Price to Existence (PE Ratio)
Hang in there, folks. This market is oversold, even if we can’t guess the “e” in the price-to-existence (PE) ratio, because we have no idea how badly earnings will be impacted. At this stage, think of “e” like existence. Will these companies exist at the end of the year? Will they grow over the next several years? Heck, Amazon (AMZN) is hiring 100,000 people and raising its starting wages – it has a strong price to an existence proposition.
We aren’t at the most painful levels of 2009, or a post-tech crash, but there are already dozens of obviously oversold stocks in the market. This is unquestionable.
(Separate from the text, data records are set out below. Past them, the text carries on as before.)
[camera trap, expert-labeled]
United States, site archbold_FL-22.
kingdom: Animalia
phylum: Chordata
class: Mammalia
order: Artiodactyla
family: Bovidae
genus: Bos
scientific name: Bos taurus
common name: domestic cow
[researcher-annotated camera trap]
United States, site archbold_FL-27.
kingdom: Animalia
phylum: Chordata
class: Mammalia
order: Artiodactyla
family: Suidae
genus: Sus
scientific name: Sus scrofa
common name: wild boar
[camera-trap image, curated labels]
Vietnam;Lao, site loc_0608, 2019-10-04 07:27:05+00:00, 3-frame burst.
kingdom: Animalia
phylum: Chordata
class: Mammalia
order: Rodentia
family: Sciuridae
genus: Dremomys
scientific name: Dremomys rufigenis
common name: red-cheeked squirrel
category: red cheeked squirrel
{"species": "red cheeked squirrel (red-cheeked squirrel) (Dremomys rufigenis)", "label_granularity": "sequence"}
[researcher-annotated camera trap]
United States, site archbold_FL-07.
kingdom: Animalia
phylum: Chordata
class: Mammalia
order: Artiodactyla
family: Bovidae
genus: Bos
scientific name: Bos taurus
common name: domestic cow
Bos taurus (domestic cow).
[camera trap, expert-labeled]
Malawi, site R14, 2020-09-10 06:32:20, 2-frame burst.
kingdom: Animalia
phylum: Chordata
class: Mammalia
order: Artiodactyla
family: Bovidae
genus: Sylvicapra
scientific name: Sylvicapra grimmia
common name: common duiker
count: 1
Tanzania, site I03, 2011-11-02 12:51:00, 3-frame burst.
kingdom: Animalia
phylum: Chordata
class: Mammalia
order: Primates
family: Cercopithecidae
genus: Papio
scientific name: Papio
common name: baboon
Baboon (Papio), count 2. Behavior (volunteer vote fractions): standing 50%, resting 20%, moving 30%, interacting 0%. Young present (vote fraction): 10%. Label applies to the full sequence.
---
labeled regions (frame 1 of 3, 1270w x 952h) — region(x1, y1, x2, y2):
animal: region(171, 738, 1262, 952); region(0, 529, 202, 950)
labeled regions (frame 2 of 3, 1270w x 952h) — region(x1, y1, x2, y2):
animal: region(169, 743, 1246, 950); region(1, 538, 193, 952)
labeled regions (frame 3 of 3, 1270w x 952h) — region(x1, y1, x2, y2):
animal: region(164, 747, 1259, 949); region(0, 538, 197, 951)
However, the real question is when to buy, and I’m using the coronavirus news and developments coupled with upside tests to stay informed.
Very early this morning, equity futures were soaring but have since been talked down, as much of the economic coverage continues to focus on worst case scenarios and waste time on what might have been said on a conference call between President Trump and US governors. The reality is the market must grapple with daily factual updates on coronavirus cases (including death and hopefully more attention on recuperation) and the curve around the world and the United States.
I continue to look at the Lombardy region in Italy as a potential barometer for the entire country where overall cases and deaths are increasing at a horrifying pace.
Meanwhile, testing kits in America are rapidly coming online with private sector players, including Thermo (TMO), coming up with kits. We must get to that point where test confirm the breadth of cases but also adds relief on mortality rates and risks.
European Fiscal Actions
More fiscal action in Europe with France offering €45.0 billion to help the economy, €32.0 billion covers deferred corporate taxes and social security charges and €8.5 billion to help workers temporarily sidelined from government shutdowns and other responses to the virus.
The United Kingdom will also announce a major package as all of Europe increases travel bans and enhance border protections.
US Retail Sales
The initial read on retail sales for February -0.5%, which appears to be a significant miss against consensus of +0.2%, but January revision doubled the final growth number to gain of 0.6 from initial read of +0.3. This won’t be mentioned, but something to keep in mind with all economic data, so you can mitigate the noise.
The report mostly reflects cheaper gas and fewer auto sales. The internet was solid, but more and more I’m intrigued with ‘miscellaneous,” which includes florist, pet stores and pet supply stores. We sent a lot of flowers on Valentine’s Day and we love our pets every day.
The report is mostly inconsequential as all eyes are on the carnage in March and April (hopefully more businesses will resume next month).
Retail & Food Sales
Month to Month
Year to Year
Ex-gas & motor vehicle
Motor vehicle parts
Food & beverages
Health & personal care
Food & drinking places
Signs and Signals
Market breadth was horrendous yesterday, as there were only a combined 388 advancers on NYSE and NASDAQ Composite against 6,043 decliners.
On the NYSE, zero stocks hit 52-week highs; although, there were 2,002 new lows, it was fewer than several sessions last week.
This downward channel covers a lot of ground, which makes seeking technical buy points very difficult. For sure, escaping the channel will be a huge buy signal. But before then, some midway point moves will be very informative as well for long term investors looking to accumulate positions.
The S&P 500 could see buy programs kick in above 2,560 if markets make a stand today.